In the current climate, the number of people wishing to purchase fire arms has soared. According to The Guardian, “fears of possible social unrest amid the coronavirus crisis are prompting some Americans to turn to firearms as a form of self-protection.” The article states that “in Washington state and California, locations of early outbreaks of the virus, gun sales increased acutely propelled by Asian Americans fearful that they could face xenophobic and racist violence against their families given that the original source of coronavirus was China.” When asked why the spike was happening, Larry Hyatt, an owner of one of the largest gun shops in the USA, said: “Financial meltdown, pandemic, crime, politics … you throw it all into the pot, and you have one hell of a mess.”
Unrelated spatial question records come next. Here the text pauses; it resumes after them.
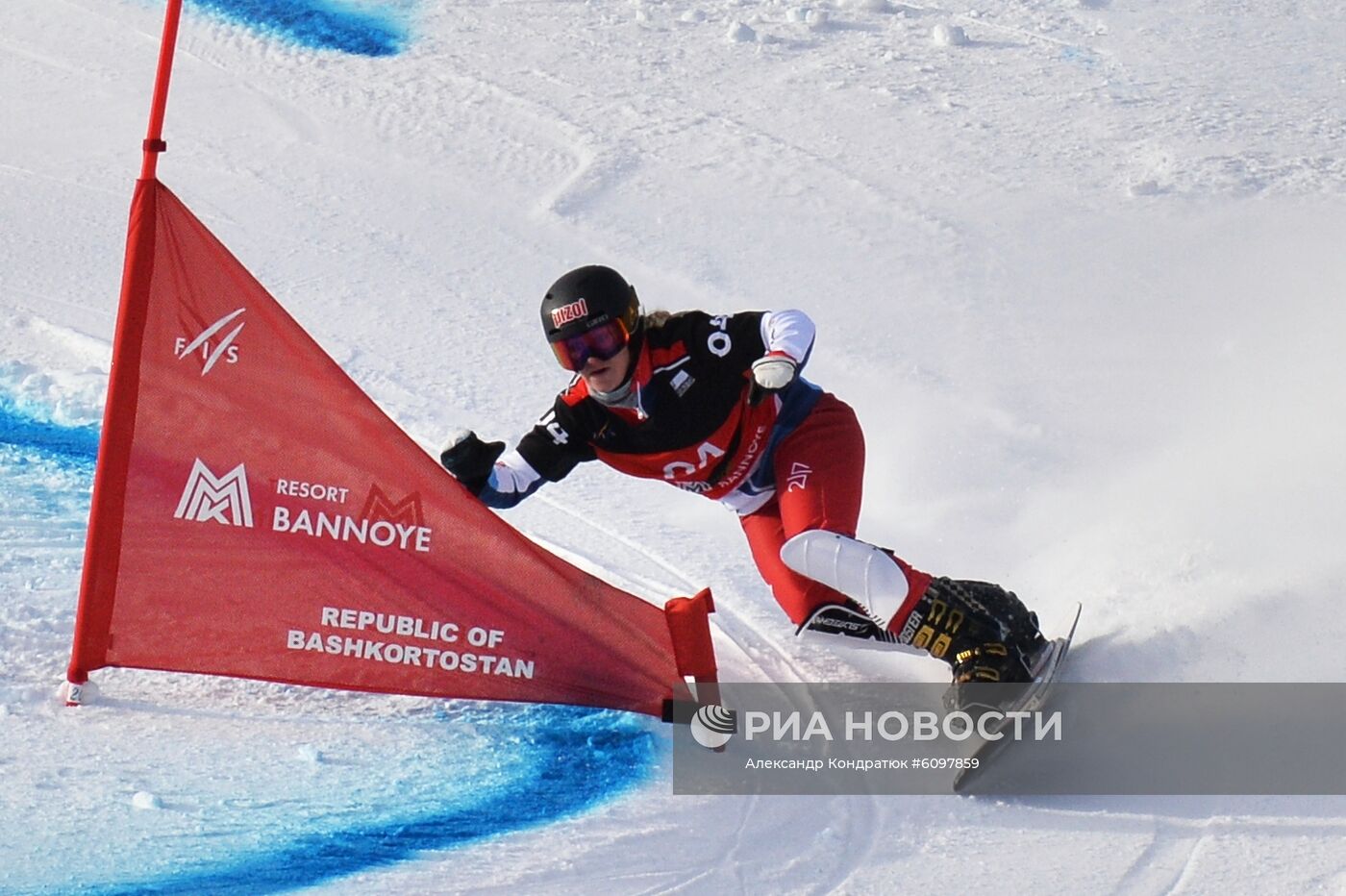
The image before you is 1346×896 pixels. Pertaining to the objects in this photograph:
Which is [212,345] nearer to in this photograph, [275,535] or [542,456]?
[275,535]

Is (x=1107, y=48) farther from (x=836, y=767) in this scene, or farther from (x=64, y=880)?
(x=64, y=880)

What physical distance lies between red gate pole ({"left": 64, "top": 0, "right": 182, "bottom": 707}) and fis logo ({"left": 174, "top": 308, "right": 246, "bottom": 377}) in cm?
10

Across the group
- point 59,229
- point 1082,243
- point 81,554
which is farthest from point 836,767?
point 59,229

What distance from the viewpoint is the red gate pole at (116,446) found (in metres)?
4.23

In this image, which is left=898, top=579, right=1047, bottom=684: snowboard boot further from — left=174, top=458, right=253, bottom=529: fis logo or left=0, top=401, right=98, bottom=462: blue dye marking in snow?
left=0, top=401, right=98, bottom=462: blue dye marking in snow

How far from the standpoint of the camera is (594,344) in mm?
4359

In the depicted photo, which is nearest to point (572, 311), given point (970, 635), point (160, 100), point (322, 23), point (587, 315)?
point (587, 315)

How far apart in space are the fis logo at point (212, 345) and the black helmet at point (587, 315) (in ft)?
2.63

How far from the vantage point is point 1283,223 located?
793cm

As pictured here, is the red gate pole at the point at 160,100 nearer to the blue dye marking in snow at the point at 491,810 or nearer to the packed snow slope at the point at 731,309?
the packed snow slope at the point at 731,309

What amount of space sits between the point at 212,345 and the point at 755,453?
151cm

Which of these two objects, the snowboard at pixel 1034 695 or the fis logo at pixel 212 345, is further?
the fis logo at pixel 212 345

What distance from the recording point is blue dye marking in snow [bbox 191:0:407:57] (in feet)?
31.8

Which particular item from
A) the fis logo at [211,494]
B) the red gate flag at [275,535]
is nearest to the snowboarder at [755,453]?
the red gate flag at [275,535]
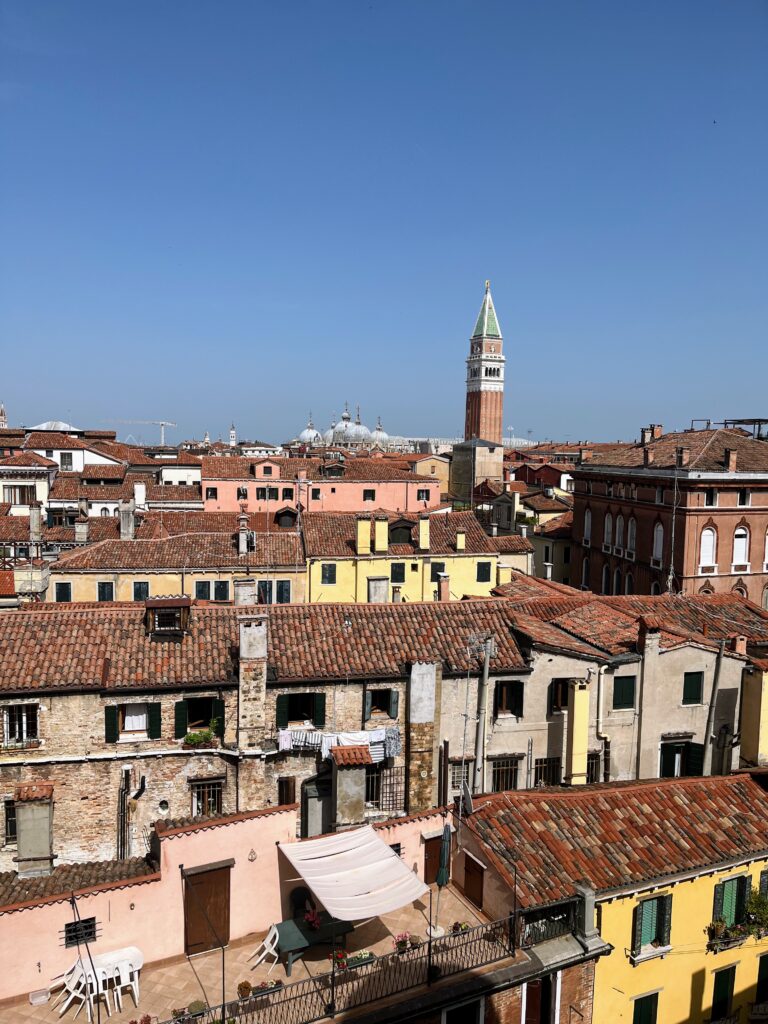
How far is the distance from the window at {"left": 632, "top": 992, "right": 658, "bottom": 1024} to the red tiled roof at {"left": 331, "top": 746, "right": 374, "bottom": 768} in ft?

As discussions about actions taken by the United States during the current coronavirus pandemic continue, some commentators have pointed out that as the world is trying its best to stop the spread of COVID-19, the United States has no intention of paying the World Health Organization (WHO) the money it is meant to contribute. According to the article, the USA has not even paid half of what it was supposed for year 2019 to WHO, and Washington’s expected contributions for 2020 exceed $120 million. This limits the World Health Organization’s capabilities to support world-wide efforts to fight the pandemic during this critical period. As a result, the author thinks the “superpower” is not only in financial but in moral debt to the global community.
There is more and more talk about the possibility that the coronavirus pandemic will give free rein to US President Donald Trump’s authoritarian tendencies. According to Le Journal de Montréal, the American leader, in a quest for more power, could “declare a state of emergency” and then postpone the 2020 presidential election. In the opinion of the author, such a possibility is all the more plausible because, until now, Donald Trump’s “management of the coronavirus crisis has revealed his serious intellectual, decision-making and emotional deficiencies.” “His lies and his disclaimers of responsibility for the chaos in which the coronavirus plunged the country are not believed by anyone,” and “the tent is about to fall on the sinister circus of Donald Trump and his band of sad clowns,” the article states. The story in Le Journal de Montréal postulates that “the coronavirus is an existential threat to his presidency … unless he finds a way to use it.” And “it is to be feared that the pandemic will catalyze Trump’s authoritarian impulses and lead him to declare a state of emergency.”
Vladimir Odintsov, expert politologist, exclusively for the online magazine ‘New Eastern Outlook’.